ESTRATTO DEL TESTO.
• • • • •

Scendiamo di nuovo a valle, vorremmo salire al Terminillo ma la strada è chiusa; la mitica 521 ci consente di aggirare l’ostacolo in modo egregio. Arriviamo alle porte di Rieti, falliamo l’ingresso di una strada e ci ritroviamo nel tunnel di tre chilometri, intubati e successivamente incanalati senza possibilità di tornare indietro. Proseguiamo sulla Salaria, poi uno dei miei soliti flash… mi accosto, chiedo al mister se, al punto in cui siamo, vuole rientrare diretto a casa.
La risposta, che non davo per scontata ma che avrei però gradito è un “NO!” talmente perentorio e deciso che mi entusiasma doppiamente.
Prendo la strada che avevo in mente, altre curve su curve, ci infiliamo in un tunnel nella vegetazione, saliscendi notevoli, ecco, dopo una mezz’ora siamo finalmente sul Monte Tancia.
Una passeggiata fino a Poggio Catino, sono le quattordici passate e ci fermiamo ad un bar-pizzeria sulla piazzetta. Trancio di pizza e minerale, caffè e ripartiamo. Ed inizia a piovere…
Il pensiero di doverci fare questo ultimo centinaio di chilometri sotto l’acqua non ci scompone, ma è ancora una volta un falso allarme… Mi vengono in mente le parole di Gassman/Peppe er Pantera nell’Audace colpo dei Soliti Ignoti: “… senza però che Giove Pluvio ponesse in atto la sua passeggera minaccia.”
Sosta al distributore e, arrivati a Passo Corese, infiliamo decisi l’autostrada.
In breve siamo alle porte di Roma e ci dividiamo, anche questa avventura è giunta al termine nel migliore dei modi.
Nel tratto Abruzzese abbiamo individuato un paio di posti per un bivacco, speriamo di poter elencare nell’album un nuovo GPAQ! L’alta quota c’è, dobbiamo provvedere al GP, che non è un gran premio… 😉

Ringrazio l’amico MrSergio che come sempre asseconda e sprona le mie fantasie motociclistiche, propositivo e positivo in ogni situazione.
Spero che gli altri possano presto rientrare nel giro, ne sento la mancanza.

• • • • •

CONSEGNA A.
Conta quante righe qui sotto contengono la stringa "farthest", distinguendo tra maiuscole e minuscole. Scrivi soltanto il numero.

Record di domande di ragionamento spaziale
• • • • •

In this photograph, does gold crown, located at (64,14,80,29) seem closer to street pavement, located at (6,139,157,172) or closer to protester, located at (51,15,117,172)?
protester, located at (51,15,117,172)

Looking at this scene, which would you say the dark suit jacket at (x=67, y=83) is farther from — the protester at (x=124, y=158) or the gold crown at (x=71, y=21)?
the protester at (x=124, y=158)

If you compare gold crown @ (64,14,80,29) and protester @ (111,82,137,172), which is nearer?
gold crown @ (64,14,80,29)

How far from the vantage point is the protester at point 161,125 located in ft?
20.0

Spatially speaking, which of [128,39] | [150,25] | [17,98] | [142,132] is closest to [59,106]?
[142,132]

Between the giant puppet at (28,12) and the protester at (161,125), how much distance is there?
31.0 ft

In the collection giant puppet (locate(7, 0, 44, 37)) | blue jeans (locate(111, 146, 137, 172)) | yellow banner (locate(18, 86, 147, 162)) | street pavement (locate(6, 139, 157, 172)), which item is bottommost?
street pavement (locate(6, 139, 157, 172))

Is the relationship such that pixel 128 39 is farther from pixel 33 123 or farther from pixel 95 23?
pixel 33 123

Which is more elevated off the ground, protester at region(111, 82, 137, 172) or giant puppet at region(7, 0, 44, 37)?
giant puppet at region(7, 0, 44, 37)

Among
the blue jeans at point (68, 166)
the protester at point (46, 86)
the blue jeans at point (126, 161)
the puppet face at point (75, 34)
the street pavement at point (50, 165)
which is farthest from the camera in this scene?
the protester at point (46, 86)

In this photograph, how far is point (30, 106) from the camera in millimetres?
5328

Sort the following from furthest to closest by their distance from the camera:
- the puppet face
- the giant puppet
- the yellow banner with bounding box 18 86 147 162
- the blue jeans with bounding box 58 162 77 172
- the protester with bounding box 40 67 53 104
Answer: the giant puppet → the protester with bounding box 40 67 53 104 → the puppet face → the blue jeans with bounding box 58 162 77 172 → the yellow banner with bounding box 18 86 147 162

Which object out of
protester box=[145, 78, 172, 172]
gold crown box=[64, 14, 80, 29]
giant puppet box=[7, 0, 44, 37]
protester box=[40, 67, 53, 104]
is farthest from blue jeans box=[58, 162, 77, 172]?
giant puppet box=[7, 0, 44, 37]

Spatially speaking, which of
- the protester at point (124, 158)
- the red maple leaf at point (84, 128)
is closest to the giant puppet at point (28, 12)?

• • • • •

CONSEGNA B.
Elenca tutte le località nominate nel racconto di viaggio (città, paesi, monti), escluse le strade.

RISPOSTA COMPLETA A.
2

RISPOSTA COMPLETA B.
Terminillo, Rieti, Monte Tancia, Poggio Catino, Passo Corese, Roma